Закон о муниципальных образованиях власть изумленно нашла у себя в почтовом ящике, как попавший туда по недоразумению Hustler. Закон об отмене льгот был единогласно осужден слева направо всеми из страха перед бабушками на шоссе. Когда с колоссальными расходами и маневрами он все же заработал, так и осталось неизвестным, куда мы себя ведем и почему. Когда улеглась буря, Путин с законной досадой спрашивал: «Почему это “непопулярные меры” — что популярного в столь архаичной системе льгот?» А ответ несложен: популярно развитие без дебатов, по умолчанию. Демократия в России слишком долго оставалась политикой свершившихся фактов. Удивительно ли, что, пока одни вопят, что ее украли, другие думают, что она вообще не нужна?

В принципе, если бы кто-то действительно захотел свернуть демократию, ему несложно было бы это сделать при такой неразберихе. В этой точке ситуация с отсутствием дебатов по демократии перестает быть умозрением. Теперь президент Медведев идет на еще одну непопулярную меру — открывает карты, объявляя демократизацию бесповоротным условием модернизации страны. Медведев не просто хочет преодолеть отсталость. Корень ее он видит в комплексах насилия, бесправия, патернализма — в рабских комплексах. Медведев не хочет быть президентом рабов. В этом он наследует пафосу раннего Путина — пафосу демократической инициативы.
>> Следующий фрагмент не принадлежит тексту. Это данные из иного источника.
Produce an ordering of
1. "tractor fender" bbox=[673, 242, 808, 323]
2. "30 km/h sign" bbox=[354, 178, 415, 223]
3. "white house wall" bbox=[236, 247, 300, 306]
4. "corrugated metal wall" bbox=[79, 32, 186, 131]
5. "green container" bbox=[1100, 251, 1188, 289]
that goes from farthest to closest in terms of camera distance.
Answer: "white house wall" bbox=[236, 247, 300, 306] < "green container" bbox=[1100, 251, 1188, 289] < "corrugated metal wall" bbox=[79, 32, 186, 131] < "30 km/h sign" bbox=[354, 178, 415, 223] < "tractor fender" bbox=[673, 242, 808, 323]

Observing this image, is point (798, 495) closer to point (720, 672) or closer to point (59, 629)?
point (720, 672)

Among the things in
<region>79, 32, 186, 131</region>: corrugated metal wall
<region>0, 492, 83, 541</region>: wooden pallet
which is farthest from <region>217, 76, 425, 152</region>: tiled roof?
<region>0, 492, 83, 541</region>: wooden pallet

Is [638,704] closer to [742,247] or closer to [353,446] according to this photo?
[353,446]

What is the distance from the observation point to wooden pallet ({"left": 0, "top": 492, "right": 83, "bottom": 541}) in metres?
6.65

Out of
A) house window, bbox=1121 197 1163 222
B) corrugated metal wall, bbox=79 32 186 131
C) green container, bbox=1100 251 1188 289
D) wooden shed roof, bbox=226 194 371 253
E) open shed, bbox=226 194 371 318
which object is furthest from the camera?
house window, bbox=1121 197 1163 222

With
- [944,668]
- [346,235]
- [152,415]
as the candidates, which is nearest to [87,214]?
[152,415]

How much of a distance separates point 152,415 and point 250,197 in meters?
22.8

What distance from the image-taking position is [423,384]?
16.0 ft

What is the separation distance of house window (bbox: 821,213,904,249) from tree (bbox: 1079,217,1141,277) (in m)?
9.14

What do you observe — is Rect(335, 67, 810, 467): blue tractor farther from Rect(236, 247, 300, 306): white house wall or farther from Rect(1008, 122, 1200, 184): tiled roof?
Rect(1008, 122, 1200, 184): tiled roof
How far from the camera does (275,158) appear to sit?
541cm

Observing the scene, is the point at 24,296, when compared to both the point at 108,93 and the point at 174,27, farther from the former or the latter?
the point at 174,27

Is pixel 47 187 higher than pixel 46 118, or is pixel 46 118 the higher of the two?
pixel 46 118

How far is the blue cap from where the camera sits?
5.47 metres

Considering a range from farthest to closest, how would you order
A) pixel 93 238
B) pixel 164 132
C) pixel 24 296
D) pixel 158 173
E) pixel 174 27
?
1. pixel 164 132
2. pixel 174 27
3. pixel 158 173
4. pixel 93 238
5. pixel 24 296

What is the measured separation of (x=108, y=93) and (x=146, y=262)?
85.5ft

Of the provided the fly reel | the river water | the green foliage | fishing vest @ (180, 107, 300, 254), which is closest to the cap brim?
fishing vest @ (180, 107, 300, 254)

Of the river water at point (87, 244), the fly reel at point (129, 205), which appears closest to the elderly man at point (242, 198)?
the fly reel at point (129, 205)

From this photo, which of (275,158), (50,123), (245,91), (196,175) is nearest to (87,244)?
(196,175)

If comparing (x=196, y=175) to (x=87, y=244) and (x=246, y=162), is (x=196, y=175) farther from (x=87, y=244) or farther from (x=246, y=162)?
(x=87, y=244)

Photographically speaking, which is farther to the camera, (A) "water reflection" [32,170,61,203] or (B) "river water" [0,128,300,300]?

Его политика модернизации должна сделать Россию нормальной страной. Но собственно нормальная жизнь властям незнакома, поскольку она никогда не была контекстом для государства.

У этой власти в принципе нет собеседника, а чрезвычайность задач наделяет ее уникальной легитимностью. Суть ее недоверия к общественной среде — не оппозиционность последней, а ее малоинициативный патернализм. В диалоге с обществом Кремль испытывает скуку демотивации.

Одиночество государственной власти в России — ее опасно привычное свойство. Медведев ведет к созданию правовых институтов, в которых «одинокая власть» должна преобразоваться. Если он действительно решит эту задачу, то «сверхкомпетентной власти» — власти помимо государства — не останется. Будет власть государственных и правовых институтов. Тогда власть-импровизатор уйдет, как уходят гении-одиночки.